The most useful diagnostic tests include measurement of insulin, growth hormone, cortisol, and lactic acid at the time of the hypoglycemia. Plasma acylcarnitine levels and urine organic acids exclude some of the important metabolic diseases. When the episodes are recurrent or severe, the definitive test is a hospitalization for a supervised diagnostic fast. This usually demonstrates "accelerated fasting"—a shorter time until the glucose begins to fall, but normal metabolic and counterregulatory responses as the glucose falls. As the glucose reaches hypoglycemic levels, the insulin is undetectable, counterregulatory hormones, fatty acids, and ketones are high, and glucagon injection elicits no rise of glucose.

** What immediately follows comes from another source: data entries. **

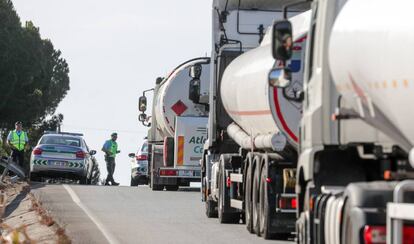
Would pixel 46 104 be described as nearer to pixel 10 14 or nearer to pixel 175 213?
pixel 10 14

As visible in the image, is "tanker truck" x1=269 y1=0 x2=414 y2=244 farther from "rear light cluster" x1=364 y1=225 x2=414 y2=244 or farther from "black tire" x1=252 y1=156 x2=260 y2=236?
"black tire" x1=252 y1=156 x2=260 y2=236

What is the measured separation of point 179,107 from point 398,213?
80.9 ft

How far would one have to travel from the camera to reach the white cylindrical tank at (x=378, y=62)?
11117 mm

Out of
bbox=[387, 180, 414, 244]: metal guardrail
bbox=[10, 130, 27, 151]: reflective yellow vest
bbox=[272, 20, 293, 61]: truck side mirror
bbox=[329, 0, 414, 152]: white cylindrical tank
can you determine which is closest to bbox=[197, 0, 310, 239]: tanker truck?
bbox=[272, 20, 293, 61]: truck side mirror

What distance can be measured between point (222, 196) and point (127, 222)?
5.39ft

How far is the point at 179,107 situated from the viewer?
116ft

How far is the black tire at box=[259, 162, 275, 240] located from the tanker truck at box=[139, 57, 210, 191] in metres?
12.6

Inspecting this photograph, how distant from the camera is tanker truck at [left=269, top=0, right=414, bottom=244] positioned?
1120 centimetres

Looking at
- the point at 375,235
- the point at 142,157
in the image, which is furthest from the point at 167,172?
the point at 375,235

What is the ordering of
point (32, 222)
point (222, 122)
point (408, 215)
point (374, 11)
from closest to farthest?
point (408, 215), point (374, 11), point (32, 222), point (222, 122)

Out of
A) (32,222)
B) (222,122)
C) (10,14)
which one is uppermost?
(10,14)

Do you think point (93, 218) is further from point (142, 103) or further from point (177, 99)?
point (142, 103)

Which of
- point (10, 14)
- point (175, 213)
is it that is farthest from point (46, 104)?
point (175, 213)

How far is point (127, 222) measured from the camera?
23297 millimetres
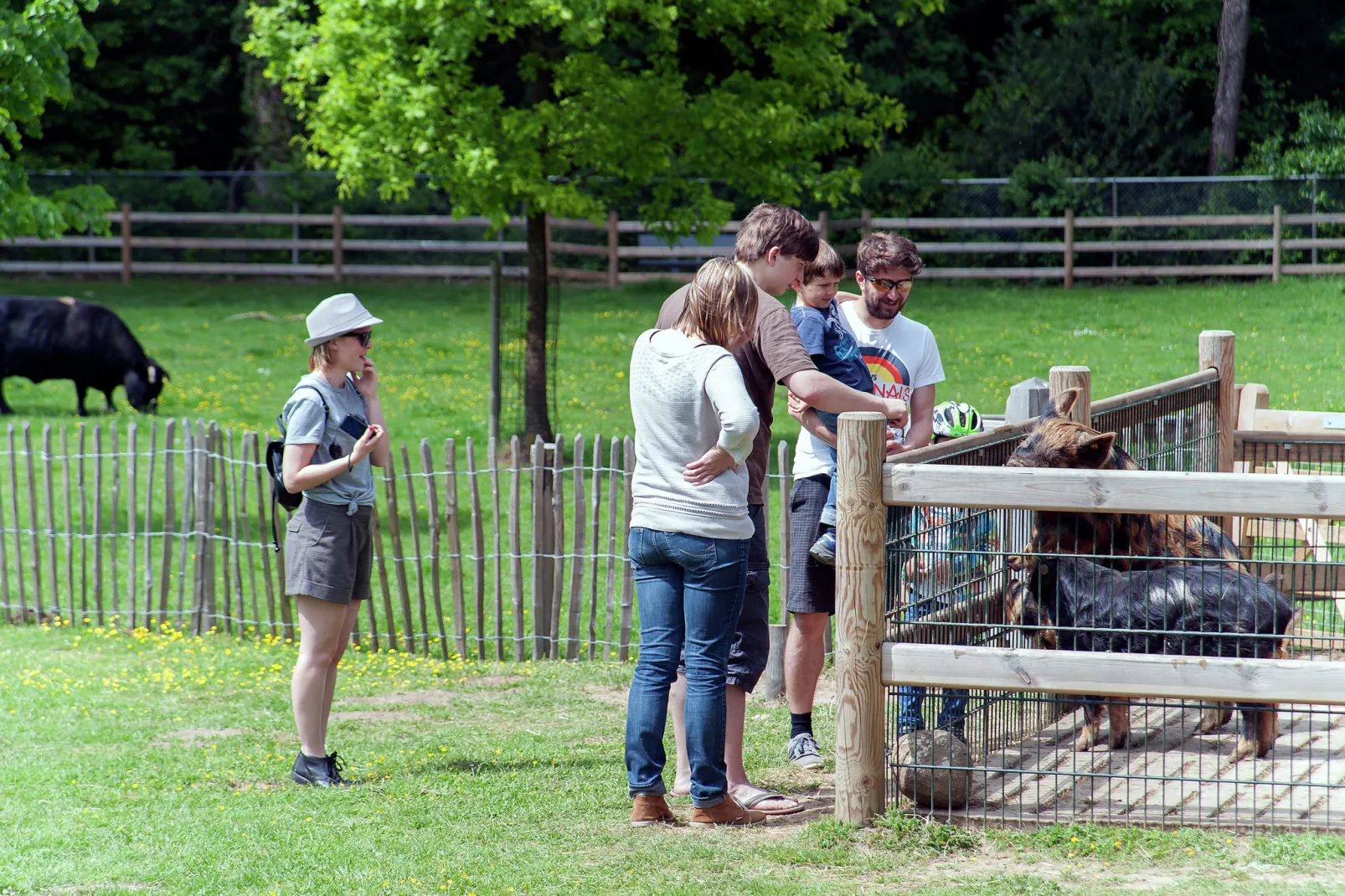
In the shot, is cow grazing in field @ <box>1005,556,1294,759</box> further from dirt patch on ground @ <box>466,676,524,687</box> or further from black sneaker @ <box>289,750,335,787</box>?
dirt patch on ground @ <box>466,676,524,687</box>

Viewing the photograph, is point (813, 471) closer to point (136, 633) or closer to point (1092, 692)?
point (1092, 692)

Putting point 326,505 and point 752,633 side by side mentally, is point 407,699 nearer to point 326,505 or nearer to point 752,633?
point 326,505

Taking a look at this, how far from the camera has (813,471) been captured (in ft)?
16.9

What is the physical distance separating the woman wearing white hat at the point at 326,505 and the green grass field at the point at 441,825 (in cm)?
34

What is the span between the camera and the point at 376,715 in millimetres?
6344

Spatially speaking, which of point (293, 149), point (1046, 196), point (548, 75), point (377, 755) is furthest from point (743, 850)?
point (293, 149)

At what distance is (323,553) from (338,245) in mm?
21077

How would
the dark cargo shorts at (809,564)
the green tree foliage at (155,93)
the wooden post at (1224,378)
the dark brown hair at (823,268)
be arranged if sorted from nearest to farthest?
the dark brown hair at (823,268) < the dark cargo shorts at (809,564) < the wooden post at (1224,378) < the green tree foliage at (155,93)

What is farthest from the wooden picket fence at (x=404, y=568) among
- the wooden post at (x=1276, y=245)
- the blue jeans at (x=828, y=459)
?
the wooden post at (x=1276, y=245)

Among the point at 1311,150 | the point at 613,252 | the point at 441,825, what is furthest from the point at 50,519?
the point at 1311,150

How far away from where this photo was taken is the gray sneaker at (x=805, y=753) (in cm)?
520

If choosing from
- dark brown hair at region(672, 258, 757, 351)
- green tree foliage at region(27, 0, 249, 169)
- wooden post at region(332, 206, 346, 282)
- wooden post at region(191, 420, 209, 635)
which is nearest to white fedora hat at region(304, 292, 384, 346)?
dark brown hair at region(672, 258, 757, 351)

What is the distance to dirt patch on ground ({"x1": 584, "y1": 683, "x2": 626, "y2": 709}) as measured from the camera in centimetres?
660

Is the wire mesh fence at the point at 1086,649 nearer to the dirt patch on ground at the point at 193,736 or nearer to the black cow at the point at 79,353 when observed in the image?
the dirt patch on ground at the point at 193,736
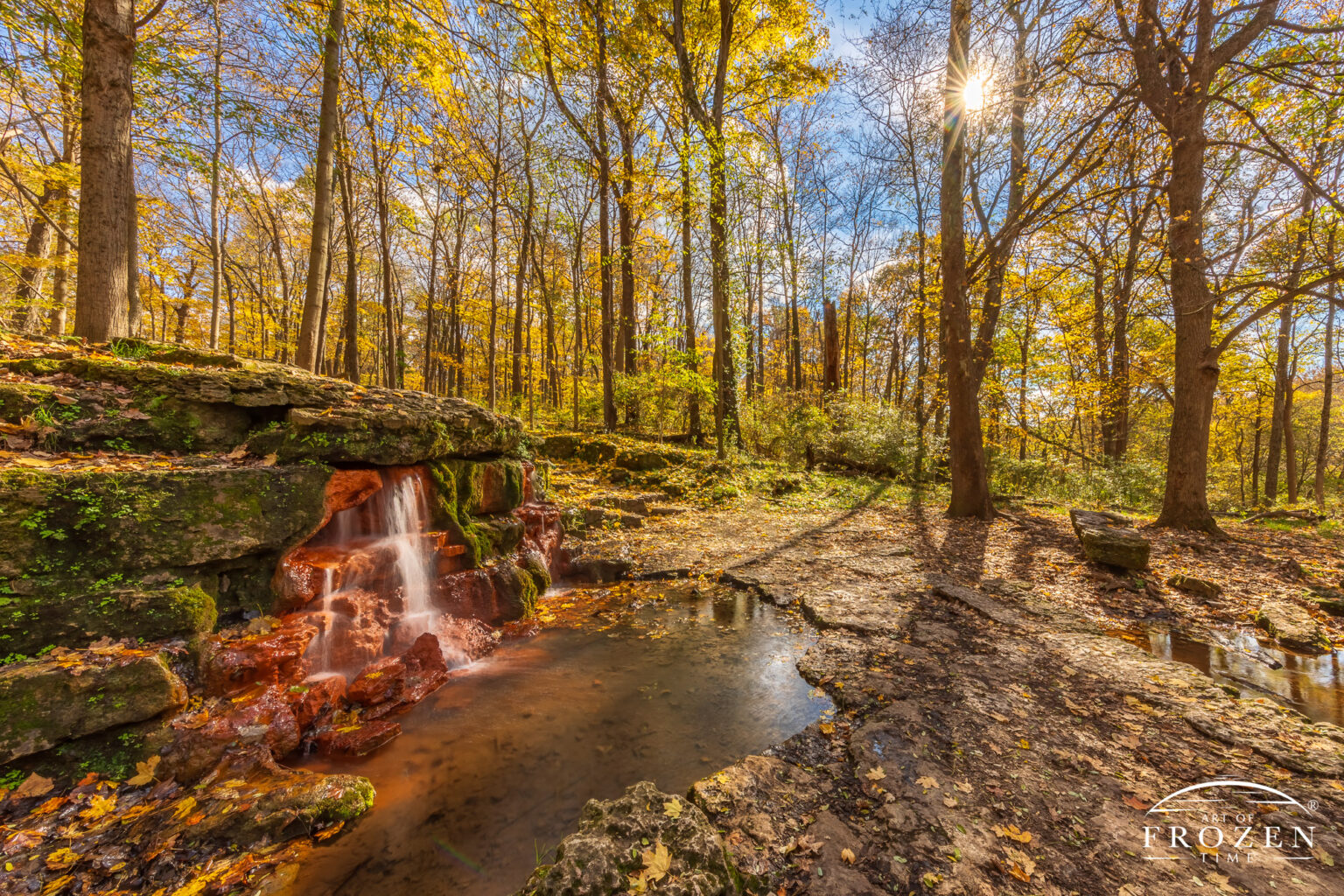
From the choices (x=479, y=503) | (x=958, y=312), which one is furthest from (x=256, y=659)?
(x=958, y=312)

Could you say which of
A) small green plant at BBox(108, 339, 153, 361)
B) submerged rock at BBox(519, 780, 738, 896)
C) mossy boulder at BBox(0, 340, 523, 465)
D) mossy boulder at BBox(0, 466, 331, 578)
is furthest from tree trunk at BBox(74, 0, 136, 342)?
submerged rock at BBox(519, 780, 738, 896)

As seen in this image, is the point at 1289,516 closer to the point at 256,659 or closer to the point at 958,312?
the point at 958,312

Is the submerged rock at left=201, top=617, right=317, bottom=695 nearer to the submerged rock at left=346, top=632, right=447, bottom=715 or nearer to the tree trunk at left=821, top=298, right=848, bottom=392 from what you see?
the submerged rock at left=346, top=632, right=447, bottom=715

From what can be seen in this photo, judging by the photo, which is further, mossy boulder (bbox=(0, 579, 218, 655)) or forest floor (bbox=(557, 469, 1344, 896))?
mossy boulder (bbox=(0, 579, 218, 655))

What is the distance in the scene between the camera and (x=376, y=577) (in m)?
4.54

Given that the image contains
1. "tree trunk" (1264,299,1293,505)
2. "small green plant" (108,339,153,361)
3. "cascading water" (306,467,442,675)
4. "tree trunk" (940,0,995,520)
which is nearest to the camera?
"cascading water" (306,467,442,675)

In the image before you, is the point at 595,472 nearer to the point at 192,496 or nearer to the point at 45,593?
the point at 192,496

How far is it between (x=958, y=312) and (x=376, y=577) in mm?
9401

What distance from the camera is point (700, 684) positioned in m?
4.11

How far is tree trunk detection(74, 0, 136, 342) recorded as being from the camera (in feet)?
17.5

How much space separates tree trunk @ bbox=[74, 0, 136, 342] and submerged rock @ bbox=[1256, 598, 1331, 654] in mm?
12777

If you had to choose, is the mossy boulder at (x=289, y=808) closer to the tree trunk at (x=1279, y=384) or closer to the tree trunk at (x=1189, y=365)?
the tree trunk at (x=1189, y=365)

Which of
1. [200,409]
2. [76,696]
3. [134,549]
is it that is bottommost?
[76,696]

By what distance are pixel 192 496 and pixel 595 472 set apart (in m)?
7.79
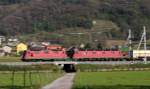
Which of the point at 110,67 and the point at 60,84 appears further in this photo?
the point at 110,67

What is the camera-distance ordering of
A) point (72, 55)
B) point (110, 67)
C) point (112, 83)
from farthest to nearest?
point (72, 55)
point (110, 67)
point (112, 83)

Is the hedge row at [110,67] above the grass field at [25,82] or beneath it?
beneath

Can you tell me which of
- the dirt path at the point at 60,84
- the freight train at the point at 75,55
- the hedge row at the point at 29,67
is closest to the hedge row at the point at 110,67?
the hedge row at the point at 29,67

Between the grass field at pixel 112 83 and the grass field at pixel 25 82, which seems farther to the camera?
the grass field at pixel 112 83

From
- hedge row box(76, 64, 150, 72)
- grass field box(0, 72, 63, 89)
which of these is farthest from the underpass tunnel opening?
grass field box(0, 72, 63, 89)

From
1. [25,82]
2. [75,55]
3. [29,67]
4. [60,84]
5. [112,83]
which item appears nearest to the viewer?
[60,84]

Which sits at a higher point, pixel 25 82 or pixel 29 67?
pixel 25 82

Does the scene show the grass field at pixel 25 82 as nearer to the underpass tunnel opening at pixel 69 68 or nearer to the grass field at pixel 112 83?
the grass field at pixel 112 83

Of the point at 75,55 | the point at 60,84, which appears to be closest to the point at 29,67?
the point at 75,55

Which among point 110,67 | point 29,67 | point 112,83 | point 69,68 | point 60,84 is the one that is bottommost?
point 69,68

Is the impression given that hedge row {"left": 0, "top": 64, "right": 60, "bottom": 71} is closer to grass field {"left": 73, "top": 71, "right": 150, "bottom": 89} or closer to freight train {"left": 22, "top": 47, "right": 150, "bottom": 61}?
freight train {"left": 22, "top": 47, "right": 150, "bottom": 61}

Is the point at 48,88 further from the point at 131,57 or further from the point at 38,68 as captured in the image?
the point at 131,57

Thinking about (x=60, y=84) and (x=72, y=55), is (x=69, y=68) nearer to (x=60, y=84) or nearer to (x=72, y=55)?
(x=72, y=55)

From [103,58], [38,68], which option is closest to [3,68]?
[38,68]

Once ketotic hypoglycemia is suspected and other conditions excluded, appropriate treatment reduces the frequency and duration of episodes. Extended fasts should be avoided. The child should be given a bedtime snack of carbohydrates (e.g. spaghetti or pasta or milk) and should be awakened and fed after the usual duration of sleep. If the child is underweight, a daily nutritional supplement may be recommended. Raw cornstarch dissolved in a beverage helps individuals with hypoglycemia, especially that caused by Glycogen Storage Disease, sustain their blood sugars for longer periods of time and may be given at bedtime.
If a spell begins, carbohydrates and fluids should be given promptly. If vomiting prevents this, the child should be taken to the local emergency department for a few hours of intravenous saline and dextrose. This treatment is often expedited by supplying the parents with a letter describing the condition and recommended treatment.
Children "outgrow" ketotic hypoglycemia, presumably because fasting tolerance improves as body mass increases. In most the episodes become milder and more infrequent by 4 to 5 years of age and rarely occur after age 9. Onset of hypoglycemia with ketosis after age 5 or persistence after age 7 should elicit referral and an intensive search for a more specific disease.